5 things you probably don’t know about diabetes

There is an excessive amount of information to digest regarding diabetes, whether you have it yourself or play a role in caring for someone who does.

The more you absorb, however, the more you begin to understand about the disease, and as your knowledge grows so does your comprehension of how diabetes is managed.

There are some things about diabetes that will you surprise you, though.

We’ve researched some less well-known information on diabetes that may shock even the most well-versed of diabetic intellectuals.

1. Protein and fat can raise blood sugar levels

Carbohydrate counting is done by people with diabetes who need to match their insulin injections with how much they eat, with one unit of insulin often correlating to 10g of carbs.

However, a number of studies have investigated whether protein and fat raise blood sugar levels, and if they subsequently require consideration regarding insulin medication.

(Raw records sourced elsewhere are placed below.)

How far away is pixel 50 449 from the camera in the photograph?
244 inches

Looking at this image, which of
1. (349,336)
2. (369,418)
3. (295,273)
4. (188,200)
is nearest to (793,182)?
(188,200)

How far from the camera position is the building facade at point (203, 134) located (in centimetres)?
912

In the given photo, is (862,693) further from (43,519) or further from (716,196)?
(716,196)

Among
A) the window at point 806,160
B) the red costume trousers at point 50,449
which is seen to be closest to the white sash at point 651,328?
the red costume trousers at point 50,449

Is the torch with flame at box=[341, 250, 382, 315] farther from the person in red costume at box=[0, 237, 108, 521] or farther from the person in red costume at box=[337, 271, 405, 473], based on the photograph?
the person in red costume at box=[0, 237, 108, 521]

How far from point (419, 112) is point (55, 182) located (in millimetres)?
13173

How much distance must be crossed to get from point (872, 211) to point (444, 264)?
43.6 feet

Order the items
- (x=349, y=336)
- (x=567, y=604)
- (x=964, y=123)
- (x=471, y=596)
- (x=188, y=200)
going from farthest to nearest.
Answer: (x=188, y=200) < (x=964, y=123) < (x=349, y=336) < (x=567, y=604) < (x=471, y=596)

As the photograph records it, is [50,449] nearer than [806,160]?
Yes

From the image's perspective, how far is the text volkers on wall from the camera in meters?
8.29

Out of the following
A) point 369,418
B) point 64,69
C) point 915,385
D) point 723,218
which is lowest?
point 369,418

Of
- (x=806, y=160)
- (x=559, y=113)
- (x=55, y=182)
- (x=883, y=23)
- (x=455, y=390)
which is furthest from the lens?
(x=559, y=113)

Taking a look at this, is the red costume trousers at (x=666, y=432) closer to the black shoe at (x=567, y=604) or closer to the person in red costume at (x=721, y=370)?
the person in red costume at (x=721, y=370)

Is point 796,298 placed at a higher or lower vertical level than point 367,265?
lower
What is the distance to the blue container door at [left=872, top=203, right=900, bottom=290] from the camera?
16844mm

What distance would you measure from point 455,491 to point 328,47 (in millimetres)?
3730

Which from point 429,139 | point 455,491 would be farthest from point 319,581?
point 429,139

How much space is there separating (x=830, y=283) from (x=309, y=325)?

One commonly reported theory is that because protein is broken down slowly, this affects how fast insulin regulates carbohydrate and can result in higher blood glucose levels.

This was supported by AL Peters and MB Davidson, who reported that the addition of protein (but not fat) to a meal increases postprandial (after meal) glucose response.

Their findings suggest that diabetic patients injecting insulin before eating their meal may need to increase their dose when protein is added to a dish.

Andrzej Gawrecki et al also concluded that protein and fat intake necessitates extra quick-acting insulin. They reported that eating one protein-fat exchange requires half the insulin dose from the carbohydrate/insulin ratio being added to the overall dose.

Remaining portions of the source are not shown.